The part about stealing a peddler’s pack probably referred to how Nicholas Hagaman’s fee was paid.  After Richard Kennup and Edward Zacharias had been dangled from a tree and buried, their worldly goods were appraised at $500.  This amount was returned to a man from Leavenworth who presented evidence of ownership, minus the $150 which was handed to Nicholas, a man with no legal expertise, for mounting what turned out to be an inconsequential defense.  James Hagaman never confessed to being a member of the necktie party who dragged the defendants from Sheriff Quincy Honey’s house in the dead of night, but he was privy to a wealth of details learned from two men who were present at the lynching, and Hagaman was all about details.  From his account we learn the location of the hanging tree and its species, as well as the diameter of the trunk and in which direction that trunk was bent.
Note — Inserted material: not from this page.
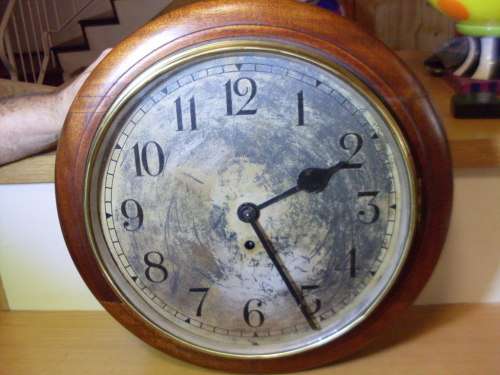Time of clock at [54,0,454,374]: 2:25
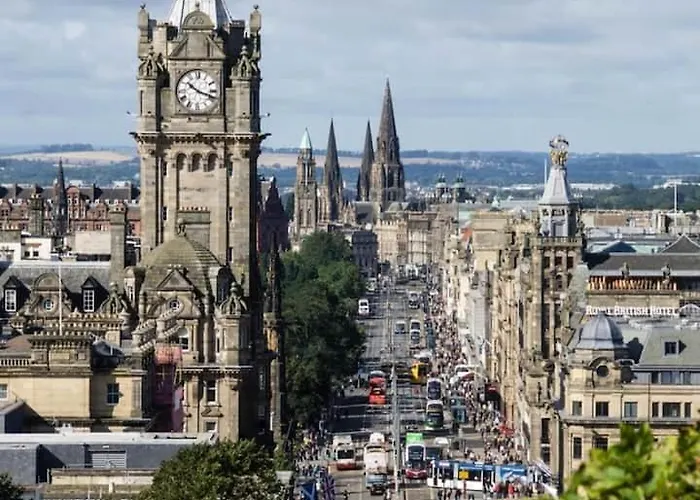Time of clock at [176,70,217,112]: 10:18
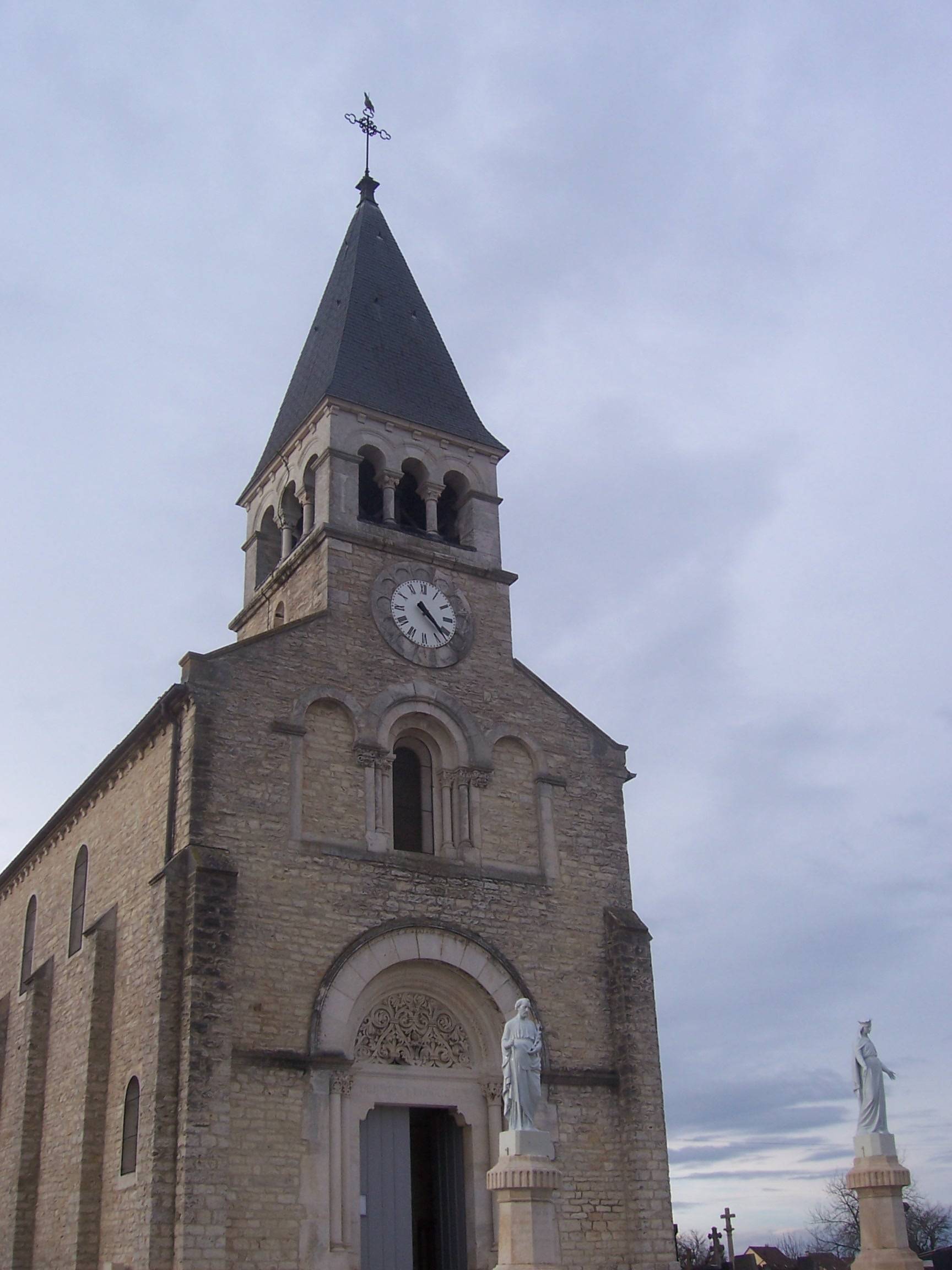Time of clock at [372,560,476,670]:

The story was dished out across four consecutive issues of the Blade, but was also consolidated into a pamphlet which the Blade offered for the modest price of fifteen cents.  Most of this information and much more, including a summary of witness testimony and cross-examination, is contained in Rhoda Lovewell’s new book, “The Lovewell Family Revisited.”  It may cost more than fifteen cents, but, considering everything else packed inside, the cost per word must be far less than what the Blade charged in 1886.

Hagaman’s full disclosure lay snugly tucked away in the archives of the Blade and Blade-Empire until 1980, when it was resurrected by retired Concordia attorney Clarence Paulsen for his column of “Trivial History of Concordia and Environs.”  The matter was of more than trivial historical interest for researcher Rhoda Lovewell, who found Paulsen’s collected columns preserved at the Cloud County Historical Museum:  Vinson Perry Davis was her great-grandfather, and records of the hearing contain the deposition of the man who lay wounded with birdshot in his chest, while ten witnesses trouped into a makeshift courtroom to testify.  One of those witnesses was Rhoda’s grandmother, Orel Jane Lovewell, whose testimony, unfortunately, does not appear in Hagaman’s summary.

Some surprising information does appear, including a familiar roster of White Rock pioneers who were either ear-witnesses to the shooting or were suspected for a time of committing the deed.  The testimony of John Marling, then a resident of Marshall County, yet, for some reason, part of the widely-spaced convoy of wagons headed toward Clyde or Clifton, placed the shooters in front of the victims’ wagon.  His testimony may have let Samuel Fisher and his son James off the hook.  Why the Fishers were once considered suspects is not known, but the idea that Ark Bump was slain by a neighbor has long remained a part of Bump family history.  As the story goes, when Ark Bump, who was relatively well-off, refused to lend money to a fellow settler, the man waylaid, shot and robbed him, confident that the attack would be blamed on Indians.

The shooting of Ark Bump and Vinson Davis was blamed on Indians at first, then on Fisher and his son, and finally on Richard Kennup and Edward Zacharias, two peddlers who were apprehended in Washington County one day after the ambush.  We can only hope that local sleuths in Cloud County zeroed in on the guilty party on the third try, because Kennup and Zacharias are the ones who were forced to answer for the crime.

The tree they were hanged from, by the way, was a willow.